» **Brief**: Begin at the line containing "New Zealand, site EFH_HCAMA05, 2019-03-29" in the data below and go on through the line containing "category: blackbird", repeating each line exactly; include both ends and no other line.

» **Records for this task**:
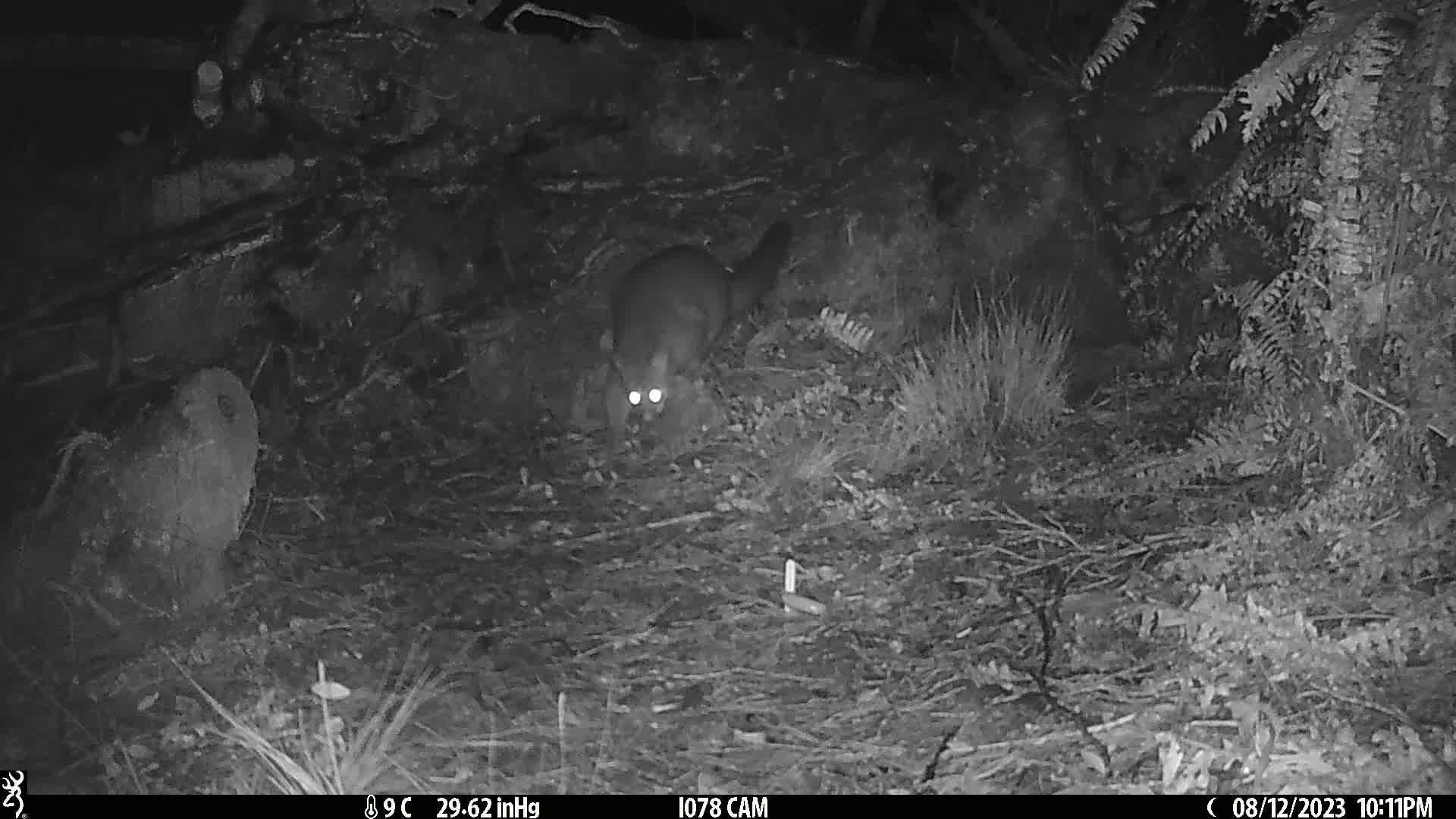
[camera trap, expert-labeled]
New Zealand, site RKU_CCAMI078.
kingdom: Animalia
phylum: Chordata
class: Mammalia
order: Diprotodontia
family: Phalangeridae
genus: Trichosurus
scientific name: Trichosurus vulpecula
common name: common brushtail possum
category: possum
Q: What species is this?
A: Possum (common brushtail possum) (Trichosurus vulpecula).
---
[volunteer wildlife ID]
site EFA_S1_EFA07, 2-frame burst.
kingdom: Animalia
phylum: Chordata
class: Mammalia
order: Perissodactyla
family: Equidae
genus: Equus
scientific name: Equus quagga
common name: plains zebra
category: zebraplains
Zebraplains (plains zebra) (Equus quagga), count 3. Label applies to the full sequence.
--
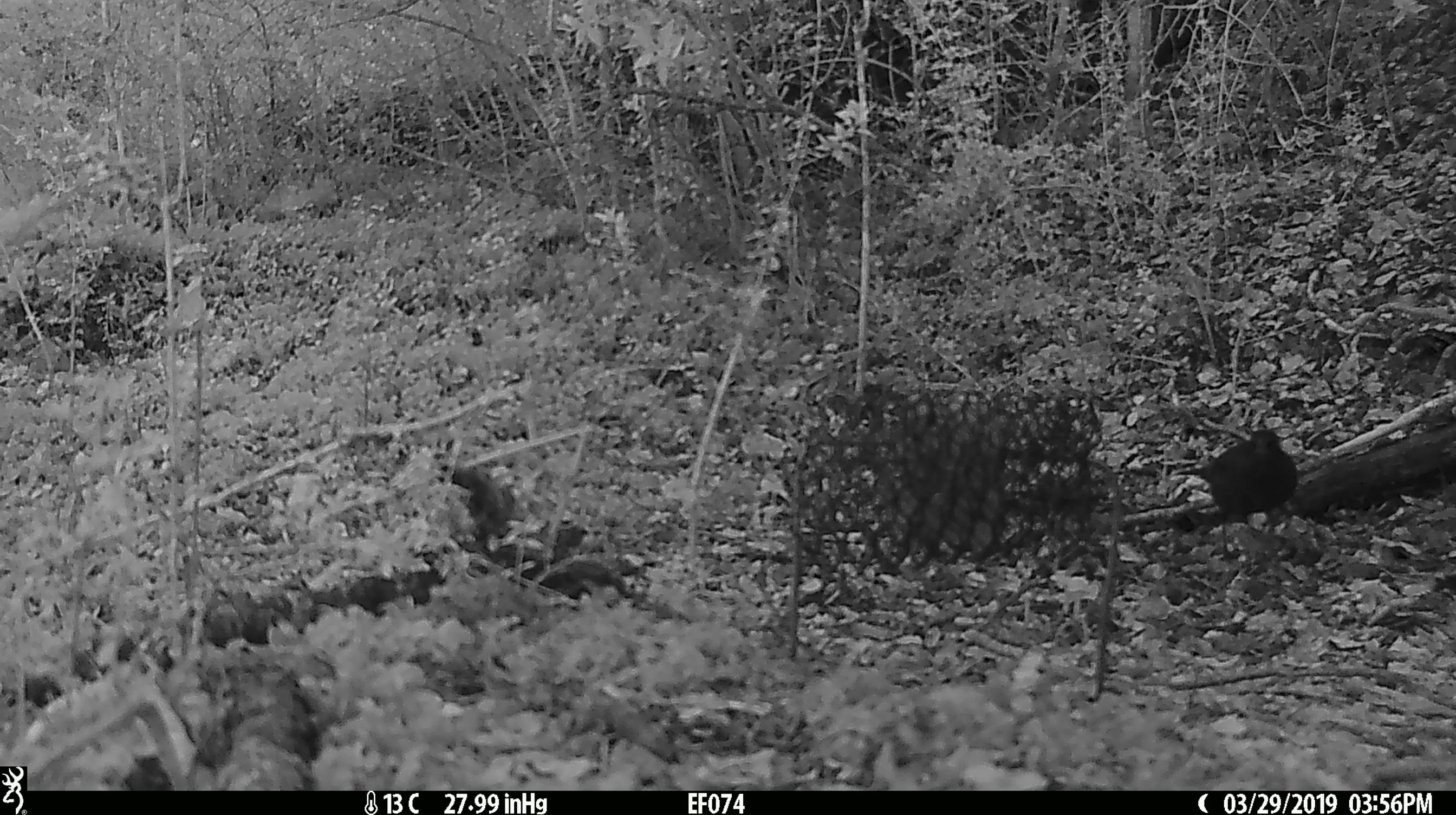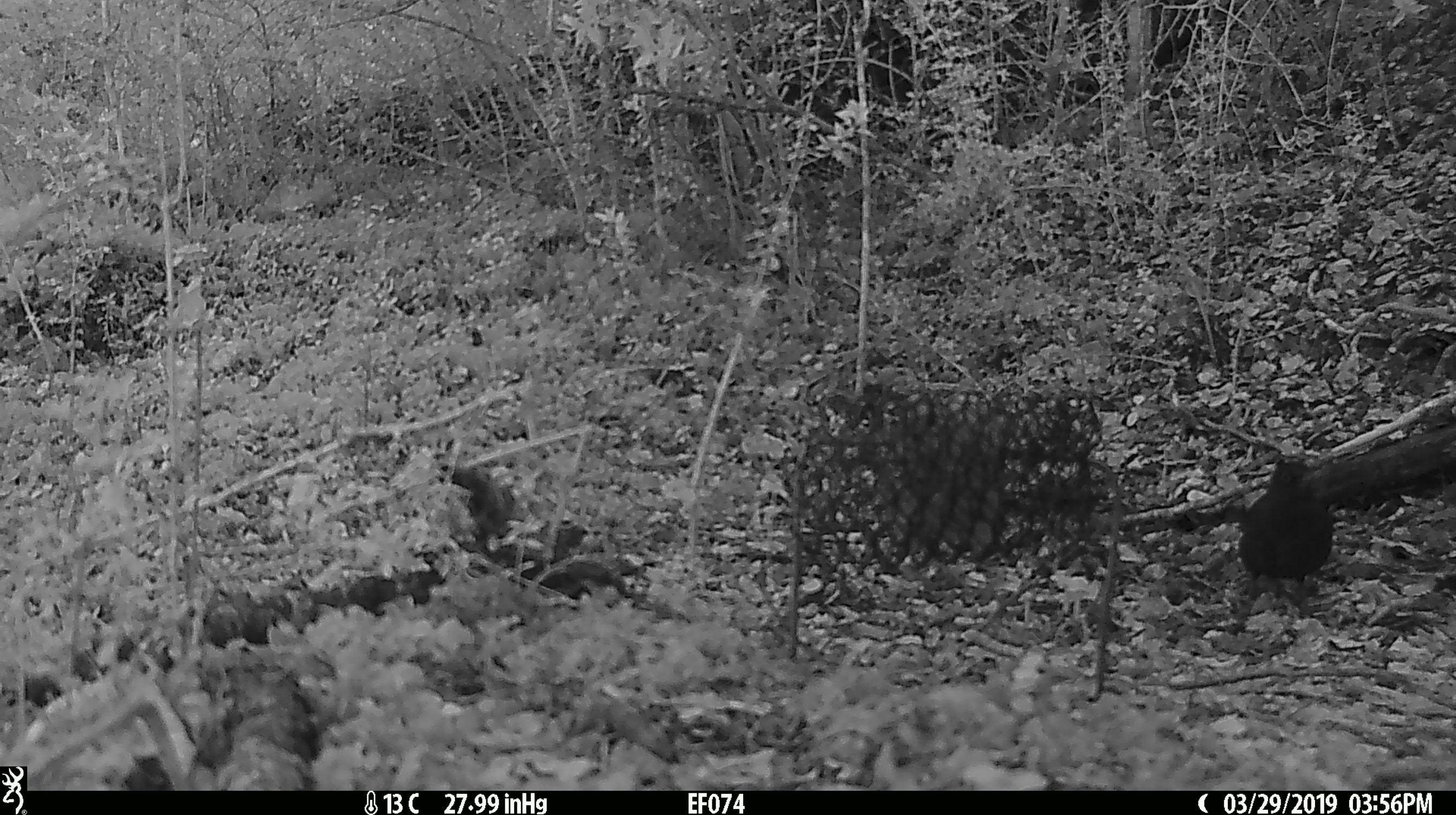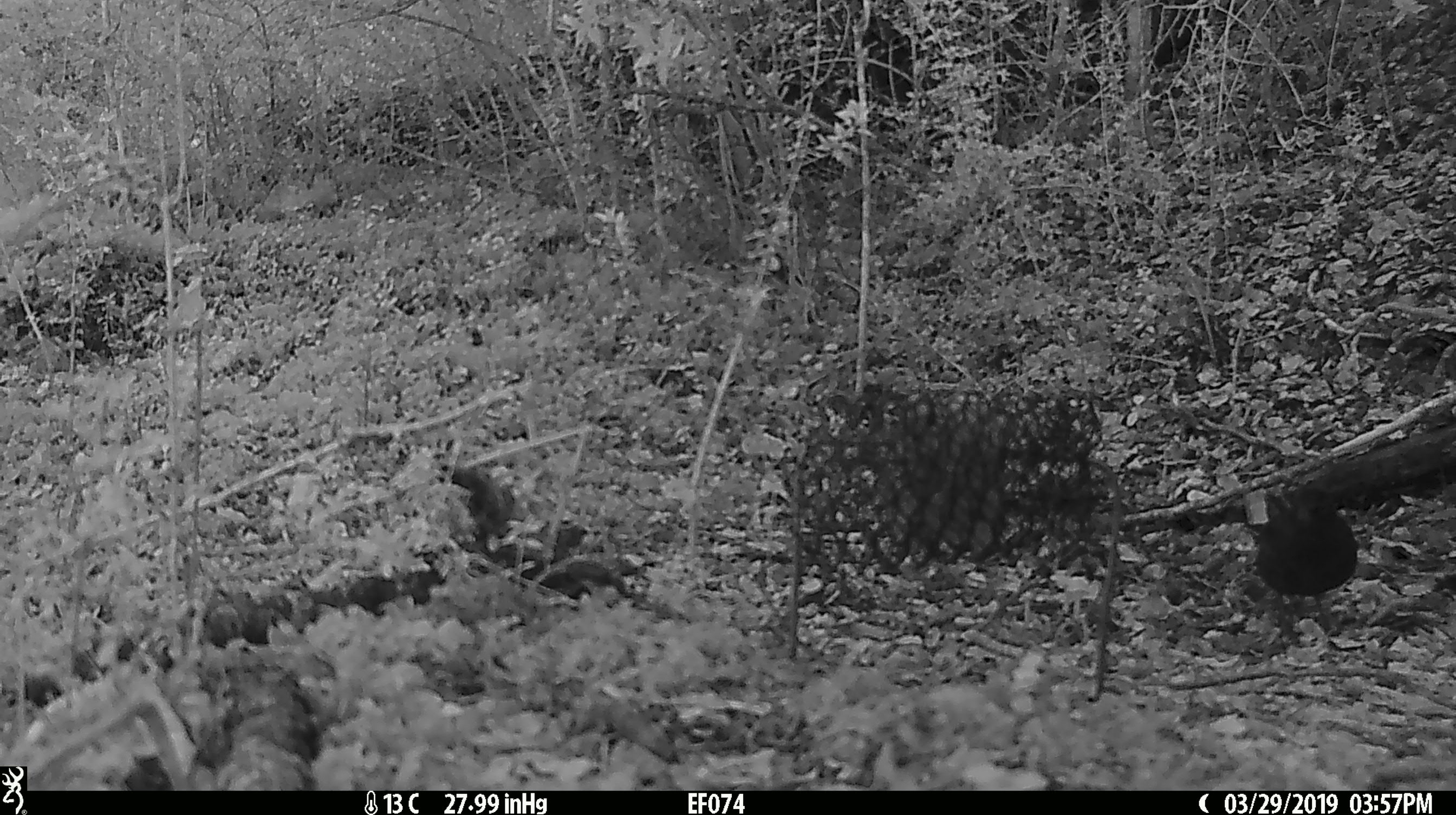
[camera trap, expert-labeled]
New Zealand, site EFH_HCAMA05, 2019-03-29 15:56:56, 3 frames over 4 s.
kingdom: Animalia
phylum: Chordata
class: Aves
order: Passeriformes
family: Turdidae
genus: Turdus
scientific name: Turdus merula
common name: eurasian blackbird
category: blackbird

» **Result of this task**:
New Zealand, site EFH_HCAMA05, 2019-03-29 15:56:56, 3 frames over 4 s.
kingdom: Animalia
phylum: Chordata
class: Aves
order: Passeriformes
family: Turdidae
genus: Turdus
scientific name: Turdus merula
common name: eurasian blackbird
category: blackbird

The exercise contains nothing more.